(Exercise materials):
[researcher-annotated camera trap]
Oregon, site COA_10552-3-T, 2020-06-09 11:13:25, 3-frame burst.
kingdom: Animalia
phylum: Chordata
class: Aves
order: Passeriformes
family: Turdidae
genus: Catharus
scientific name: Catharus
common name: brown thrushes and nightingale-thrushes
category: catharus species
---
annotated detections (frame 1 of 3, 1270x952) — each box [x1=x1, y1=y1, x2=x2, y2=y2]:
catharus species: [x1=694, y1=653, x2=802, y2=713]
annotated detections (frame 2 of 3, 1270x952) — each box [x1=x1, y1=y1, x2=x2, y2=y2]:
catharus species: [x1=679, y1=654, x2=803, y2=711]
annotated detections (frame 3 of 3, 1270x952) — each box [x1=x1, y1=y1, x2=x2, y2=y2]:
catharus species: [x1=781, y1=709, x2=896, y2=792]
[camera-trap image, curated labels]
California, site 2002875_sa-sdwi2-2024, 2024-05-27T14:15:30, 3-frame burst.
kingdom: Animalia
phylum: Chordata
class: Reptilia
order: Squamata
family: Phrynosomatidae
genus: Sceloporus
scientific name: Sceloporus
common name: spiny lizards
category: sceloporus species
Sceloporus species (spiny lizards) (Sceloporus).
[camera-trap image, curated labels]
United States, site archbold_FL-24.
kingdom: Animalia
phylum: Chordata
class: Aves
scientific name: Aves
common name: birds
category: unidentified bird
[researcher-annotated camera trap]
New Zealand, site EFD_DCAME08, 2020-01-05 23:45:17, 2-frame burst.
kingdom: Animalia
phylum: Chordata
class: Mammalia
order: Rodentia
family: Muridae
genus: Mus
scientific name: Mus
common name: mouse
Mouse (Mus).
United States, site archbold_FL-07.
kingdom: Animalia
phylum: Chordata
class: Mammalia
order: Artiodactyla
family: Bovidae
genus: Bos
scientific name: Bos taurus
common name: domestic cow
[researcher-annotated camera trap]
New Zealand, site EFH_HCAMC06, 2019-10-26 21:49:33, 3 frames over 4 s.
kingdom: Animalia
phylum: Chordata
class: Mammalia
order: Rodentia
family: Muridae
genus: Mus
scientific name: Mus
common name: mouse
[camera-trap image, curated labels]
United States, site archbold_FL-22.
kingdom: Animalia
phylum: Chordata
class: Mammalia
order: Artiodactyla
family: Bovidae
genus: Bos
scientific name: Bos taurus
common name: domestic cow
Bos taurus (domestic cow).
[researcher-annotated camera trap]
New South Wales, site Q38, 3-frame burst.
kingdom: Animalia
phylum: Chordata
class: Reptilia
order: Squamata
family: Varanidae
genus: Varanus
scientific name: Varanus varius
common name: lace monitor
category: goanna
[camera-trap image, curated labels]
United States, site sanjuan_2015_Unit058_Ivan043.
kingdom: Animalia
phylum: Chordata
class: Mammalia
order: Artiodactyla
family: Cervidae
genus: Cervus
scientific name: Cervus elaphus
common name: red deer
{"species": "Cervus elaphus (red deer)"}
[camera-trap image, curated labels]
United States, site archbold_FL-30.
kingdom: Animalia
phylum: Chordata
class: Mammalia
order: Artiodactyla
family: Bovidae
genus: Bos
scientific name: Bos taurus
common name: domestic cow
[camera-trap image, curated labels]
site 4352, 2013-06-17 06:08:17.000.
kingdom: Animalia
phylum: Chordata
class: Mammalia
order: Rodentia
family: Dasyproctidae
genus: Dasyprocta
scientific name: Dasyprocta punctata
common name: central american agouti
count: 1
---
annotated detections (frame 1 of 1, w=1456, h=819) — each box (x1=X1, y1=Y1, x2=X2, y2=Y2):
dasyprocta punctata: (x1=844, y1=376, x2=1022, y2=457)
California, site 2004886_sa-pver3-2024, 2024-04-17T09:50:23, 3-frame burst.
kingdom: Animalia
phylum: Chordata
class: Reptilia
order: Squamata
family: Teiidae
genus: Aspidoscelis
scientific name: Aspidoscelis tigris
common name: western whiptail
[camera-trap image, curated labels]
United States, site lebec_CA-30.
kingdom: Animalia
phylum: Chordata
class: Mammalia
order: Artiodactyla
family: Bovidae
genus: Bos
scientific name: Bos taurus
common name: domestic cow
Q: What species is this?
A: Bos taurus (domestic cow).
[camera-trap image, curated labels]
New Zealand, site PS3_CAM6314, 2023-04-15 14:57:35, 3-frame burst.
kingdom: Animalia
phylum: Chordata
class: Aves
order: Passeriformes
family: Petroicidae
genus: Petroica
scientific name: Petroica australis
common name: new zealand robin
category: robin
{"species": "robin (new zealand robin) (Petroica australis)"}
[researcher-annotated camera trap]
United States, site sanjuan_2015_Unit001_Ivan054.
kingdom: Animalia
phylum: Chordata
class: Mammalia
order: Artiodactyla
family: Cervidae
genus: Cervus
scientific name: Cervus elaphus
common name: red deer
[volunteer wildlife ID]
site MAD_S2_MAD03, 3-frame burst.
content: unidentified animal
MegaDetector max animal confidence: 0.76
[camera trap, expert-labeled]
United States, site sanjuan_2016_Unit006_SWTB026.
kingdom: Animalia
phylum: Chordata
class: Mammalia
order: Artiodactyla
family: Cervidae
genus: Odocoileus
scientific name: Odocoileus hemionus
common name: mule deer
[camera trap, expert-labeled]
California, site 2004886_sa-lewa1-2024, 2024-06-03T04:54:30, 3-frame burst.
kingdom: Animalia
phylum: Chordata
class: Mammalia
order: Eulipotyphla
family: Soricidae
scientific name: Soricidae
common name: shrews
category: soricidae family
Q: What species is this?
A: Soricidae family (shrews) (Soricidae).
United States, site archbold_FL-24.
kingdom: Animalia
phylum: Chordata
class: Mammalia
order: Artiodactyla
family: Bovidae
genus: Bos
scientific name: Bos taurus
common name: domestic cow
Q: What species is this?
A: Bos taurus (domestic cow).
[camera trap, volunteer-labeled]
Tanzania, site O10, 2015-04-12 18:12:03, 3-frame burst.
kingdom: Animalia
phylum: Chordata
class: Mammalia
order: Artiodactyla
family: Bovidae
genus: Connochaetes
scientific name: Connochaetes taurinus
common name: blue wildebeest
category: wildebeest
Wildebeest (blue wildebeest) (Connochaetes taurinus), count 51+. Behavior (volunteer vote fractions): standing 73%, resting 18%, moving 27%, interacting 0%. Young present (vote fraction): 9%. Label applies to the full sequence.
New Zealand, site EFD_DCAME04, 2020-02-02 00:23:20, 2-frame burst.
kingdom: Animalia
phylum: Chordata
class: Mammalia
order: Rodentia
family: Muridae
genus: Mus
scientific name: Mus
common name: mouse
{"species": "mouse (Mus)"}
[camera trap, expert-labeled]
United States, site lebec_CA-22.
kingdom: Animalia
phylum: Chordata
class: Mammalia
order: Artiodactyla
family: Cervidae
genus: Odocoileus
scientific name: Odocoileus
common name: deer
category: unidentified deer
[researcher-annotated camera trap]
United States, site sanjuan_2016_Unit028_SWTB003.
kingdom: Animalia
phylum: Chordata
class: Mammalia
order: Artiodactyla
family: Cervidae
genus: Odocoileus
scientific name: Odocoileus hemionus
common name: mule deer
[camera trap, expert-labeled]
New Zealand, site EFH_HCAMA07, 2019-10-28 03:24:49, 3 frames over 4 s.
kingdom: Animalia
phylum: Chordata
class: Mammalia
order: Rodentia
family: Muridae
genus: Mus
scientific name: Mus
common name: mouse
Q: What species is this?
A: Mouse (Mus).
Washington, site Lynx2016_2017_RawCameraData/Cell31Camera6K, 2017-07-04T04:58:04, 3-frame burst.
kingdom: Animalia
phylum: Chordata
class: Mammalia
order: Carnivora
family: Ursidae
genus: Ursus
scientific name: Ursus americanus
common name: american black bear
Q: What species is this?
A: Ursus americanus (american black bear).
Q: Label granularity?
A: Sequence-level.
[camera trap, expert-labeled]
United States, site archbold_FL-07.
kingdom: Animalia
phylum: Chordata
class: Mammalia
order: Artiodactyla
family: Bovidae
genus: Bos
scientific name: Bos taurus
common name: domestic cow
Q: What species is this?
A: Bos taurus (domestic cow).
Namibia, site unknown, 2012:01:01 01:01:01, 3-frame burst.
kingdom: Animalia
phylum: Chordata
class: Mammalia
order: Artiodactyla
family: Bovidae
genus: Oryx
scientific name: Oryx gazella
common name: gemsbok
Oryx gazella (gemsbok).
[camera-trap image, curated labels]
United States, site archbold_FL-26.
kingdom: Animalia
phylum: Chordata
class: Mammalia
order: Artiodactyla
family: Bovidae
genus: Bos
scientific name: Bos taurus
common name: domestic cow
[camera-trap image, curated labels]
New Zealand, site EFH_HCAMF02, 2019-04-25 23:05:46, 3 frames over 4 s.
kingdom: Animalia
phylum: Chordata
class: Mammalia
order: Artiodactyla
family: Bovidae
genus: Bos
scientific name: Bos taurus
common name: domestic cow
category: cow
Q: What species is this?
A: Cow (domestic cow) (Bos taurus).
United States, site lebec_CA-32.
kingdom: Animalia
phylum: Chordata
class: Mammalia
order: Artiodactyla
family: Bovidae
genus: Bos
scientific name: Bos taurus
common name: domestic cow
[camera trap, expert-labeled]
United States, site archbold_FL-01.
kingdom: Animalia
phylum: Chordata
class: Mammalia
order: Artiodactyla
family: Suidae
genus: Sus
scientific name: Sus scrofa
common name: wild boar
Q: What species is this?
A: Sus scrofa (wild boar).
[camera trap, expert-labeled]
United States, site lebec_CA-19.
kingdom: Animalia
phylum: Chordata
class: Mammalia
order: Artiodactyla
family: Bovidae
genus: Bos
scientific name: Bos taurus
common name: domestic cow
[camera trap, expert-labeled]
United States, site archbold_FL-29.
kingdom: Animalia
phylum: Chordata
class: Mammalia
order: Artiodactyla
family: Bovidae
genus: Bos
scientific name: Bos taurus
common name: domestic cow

(Problem to solve):
Present each line from the listing that holds the string "burst".

(Task solution):
Oregon, site COA_10552-3-T, 2020-06-09 11:13:25, 3-frame burst.
California, site 2002875_sa-sdwi2-2024, 2024-05-27T14:15:30, 3-frame burst.
New Zealand, site EFD_DCAME08, 2020-01-05 23:45:17, 2-frame burst.
New South Wales, site Q38, 3-frame burst.
California, site 2004886_sa-pver3-2024, 2024-04-17T09:50:23, 3-frame burst.
New Zealand, site PS3_CAM6314, 2023-04-15 14:57:35, 3-frame burst.
site MAD_S2_MAD03, 3-frame burst.
California, site 2004886_sa-lewa1-2024, 2024-06-03T04:54:30, 3-frame burst.
Tanzania, site O10, 2015-04-12 18:12:03, 3-frame burst.
New Zealand, site EFD_DCAME04, 2020-02-02 00:23:20, 2-frame burst.
Washington, site Lynx2016_2017_RawCameraData/Cell31Camera6K, 2017-07-04T04:58:04, 3-frame burst.
Namibia, site unknown, 2012:01:01 01:01:01, 3-frame burst.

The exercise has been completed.